WRITTEN EXERCISE 1 –
Retype everything from "The Financial Action" down to "and darknet marketplaces." in the passage on cryptocurrency privacy.
WRITTEN EXERCISE 2 –
Write what comes next in the passage on CoinJoin transactions and exchange rules, beginning after its last sentence.

SOURCE PASSAGE –
As government scrutiny of cryptocurrencies has intensified over the last several months, concern has grown over the possibility of a two-tier market for cryptocurrencies that have a transparent ledger. On one side, there are "clean" coins that are held and disbursed by centralized exchanges that require identity documents to comply with government-mandated Know-Your-Customer (KYC) regulations. On the other side, there are "dirty" coins of a unknown provenance that may come from mixers, CoinJoin transactions, and peer-to-peer trading. The world of "dirty" coins includes thieving hackers but also ordinary people who merely want to maintain their privacy amid increasingly intrusive mass surveillance.
A CoinJoin is a special type of cryptocurrency transaction that obscures the source and destination of payments by bringing together the coins of many different users within a single transaction. Bitcoin Cash (BCH) developers created a CoinJoin implementation called CashFusion, officially released in July 2020. BCH users have participated in over 125,000 CashFusion transactions.
The Financial Action Task Force (FATF)'s "Virtual Assets Red Flag Indicators of Money Laundering and Terrorist Financing" report identifies CoinJoins (referred to in the broader mixer category) as one of several "red flags" that centralized exchanges and payment processors may want to investigate or block:
The various technological features below increase anonymity and add hurdles to the detection of criminal activity by [Law Enforcement Authorities]. These factors make [Virtual Assets] attractive to criminals looking to disguise or store their funds. Nevertheless, the mere presence of these features in an activity does not automatically suggest an illicit transaction...
Transactions making use of mixing and tumbling services, suggesting an intent to obscure the flow of illicit funds between known wallet addresses and darknet marketplaces.
Indeed, users of BCH have recently discussed reports of CoinJoined BTC coins being blocked from established services, wondering if BCH that has passed through CashFusion transactions may one day be blocked. These concerns have only increased with the introduction of new rules requiring Coinbase users in Canada, Singapore, and Japan to provide more identity information about recipients of cryptocurrency transactions and today's vote on stronger KYC requirements in the EU.

EXTRACTED INFORMATION –
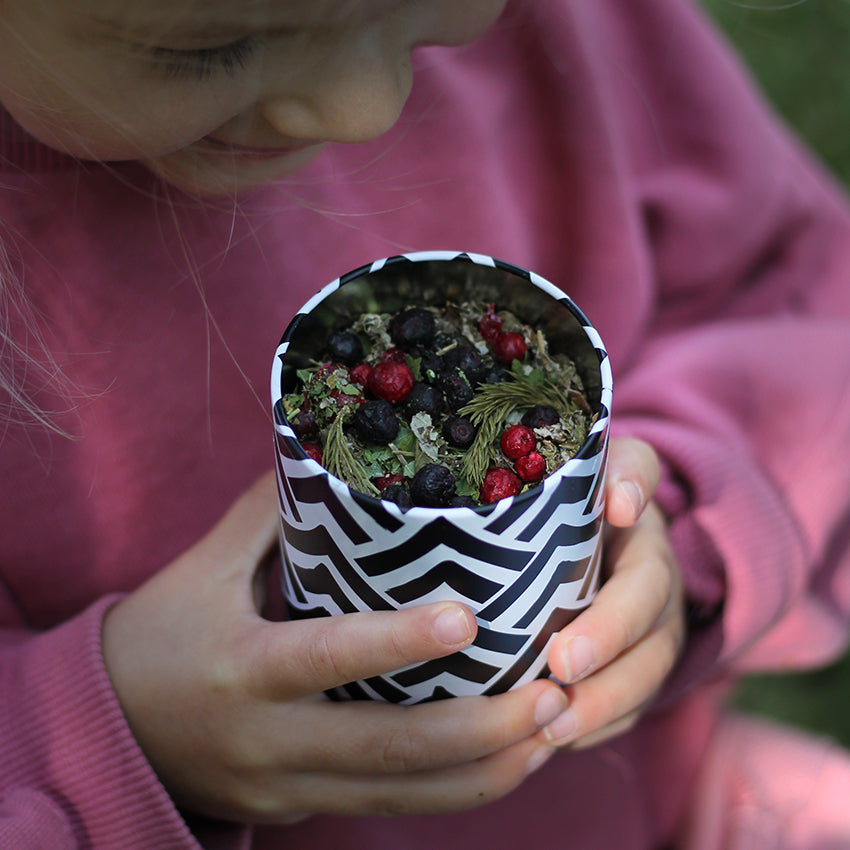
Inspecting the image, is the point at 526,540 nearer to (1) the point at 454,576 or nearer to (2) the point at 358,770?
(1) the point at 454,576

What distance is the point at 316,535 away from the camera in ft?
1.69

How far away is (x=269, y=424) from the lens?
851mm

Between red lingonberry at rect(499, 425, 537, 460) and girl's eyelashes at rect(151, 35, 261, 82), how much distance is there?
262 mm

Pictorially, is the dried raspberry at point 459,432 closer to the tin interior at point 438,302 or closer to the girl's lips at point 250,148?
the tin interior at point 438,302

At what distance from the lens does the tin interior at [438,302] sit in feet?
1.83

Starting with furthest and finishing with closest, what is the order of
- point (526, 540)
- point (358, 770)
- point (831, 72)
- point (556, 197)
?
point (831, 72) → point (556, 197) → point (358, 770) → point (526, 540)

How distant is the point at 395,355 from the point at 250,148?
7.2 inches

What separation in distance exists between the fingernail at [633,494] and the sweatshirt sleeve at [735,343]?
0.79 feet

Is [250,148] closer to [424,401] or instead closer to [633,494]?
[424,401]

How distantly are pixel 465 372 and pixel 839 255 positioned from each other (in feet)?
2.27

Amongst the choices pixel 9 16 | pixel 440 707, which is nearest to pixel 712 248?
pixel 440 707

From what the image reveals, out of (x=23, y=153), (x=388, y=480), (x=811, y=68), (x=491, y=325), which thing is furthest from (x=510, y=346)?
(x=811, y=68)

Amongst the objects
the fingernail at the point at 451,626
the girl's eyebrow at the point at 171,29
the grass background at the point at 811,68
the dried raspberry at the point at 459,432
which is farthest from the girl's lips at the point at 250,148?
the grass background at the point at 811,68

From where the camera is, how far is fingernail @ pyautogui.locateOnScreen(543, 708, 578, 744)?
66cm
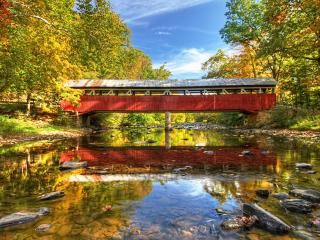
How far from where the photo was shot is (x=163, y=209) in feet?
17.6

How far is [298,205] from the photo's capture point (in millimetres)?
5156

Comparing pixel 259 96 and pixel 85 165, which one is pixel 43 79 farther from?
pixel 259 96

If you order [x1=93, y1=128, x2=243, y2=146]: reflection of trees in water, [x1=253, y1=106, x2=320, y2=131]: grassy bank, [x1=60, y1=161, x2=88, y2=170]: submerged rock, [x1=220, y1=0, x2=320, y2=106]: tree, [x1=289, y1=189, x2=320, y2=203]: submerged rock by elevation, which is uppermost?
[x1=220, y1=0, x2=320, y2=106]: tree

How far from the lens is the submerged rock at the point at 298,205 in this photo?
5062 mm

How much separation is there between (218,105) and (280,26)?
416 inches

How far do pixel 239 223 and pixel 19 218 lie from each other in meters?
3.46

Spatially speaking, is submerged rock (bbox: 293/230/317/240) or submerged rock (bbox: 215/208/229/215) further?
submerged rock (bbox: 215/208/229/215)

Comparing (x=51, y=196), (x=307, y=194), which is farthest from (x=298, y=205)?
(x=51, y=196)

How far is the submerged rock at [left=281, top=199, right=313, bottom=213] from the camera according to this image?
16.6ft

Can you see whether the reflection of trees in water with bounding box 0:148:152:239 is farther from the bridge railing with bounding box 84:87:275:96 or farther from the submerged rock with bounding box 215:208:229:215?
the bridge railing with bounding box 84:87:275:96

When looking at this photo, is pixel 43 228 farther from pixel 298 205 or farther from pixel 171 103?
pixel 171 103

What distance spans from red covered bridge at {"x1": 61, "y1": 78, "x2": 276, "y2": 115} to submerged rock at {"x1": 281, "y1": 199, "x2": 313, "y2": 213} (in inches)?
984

EXERCISE RESPONSE 1 –
The Financial Action Task Force (FATF)'s "Virtual Assets Red Flag Indicators of Money Laundering and Terrorist Financing" report identifies CoinJoins (referred to in the broader mixer category) as one of several "red flags" that centralized exchanges and payment processors may want to investigate or block:
The various technological features below increase anonymity and add hurdles to the detection of criminal activity by [Law Enforcement Authorities]. These factors make [Virtual Assets] attractive to criminals looking to disguise or store their funds. Nevertheless, the mere presence of these features in an activity does not automatically suggest an illicit transaction...
Transactions making use of mixing and tumbling services, suggesting an intent to obscure the flow of illicit funds between known wallet addresses and darknet marketplaces.

EXERCISE RESPONSE 2 –
These issues raised in my mind the question of how well-integrated CashFusioned coins are with the rest of the coins on the BCH blockchain. Is CashFusion restricted to a small corner of the blockchain -- either due to isolated users or established services segregating the coins -- or are they spread widely through the blockchain?
In other words, if established services wanted to completely avoid dealing with BCH that had ever passed through a CashFusion transaction, would they be able to?
After a couple of months of on-and-off coding and several weeks of computation time, I can finally answer that question: No, not as a practical matter.
Bitcoin transactions create a series of outputs specifying who gets paid and how much. These transaction outputs (TXOs) are then spent by other transactions as inputs. Unspent transaction outputs (UTXOs) form a set representing all coins on the blockchain available for spending.
I have found that 94 percent of the value in the UTXOs created between July 29, 2020 and December 23, 2021 (corresponding to block heights 646085 and 719602) is a direct or indirect descendant of a CashFusion transaction. This represents 10 million of the 19 million BCH that currently exist.
Counting by the proportion of outputs (and not by value), CashFusion's integration with the rest of the blockchain is even higher: 98.6 percent of all outputs in that UTXO set are a CashFusion descendant. The total number of outputs in that UTXO set is about 26.7 million.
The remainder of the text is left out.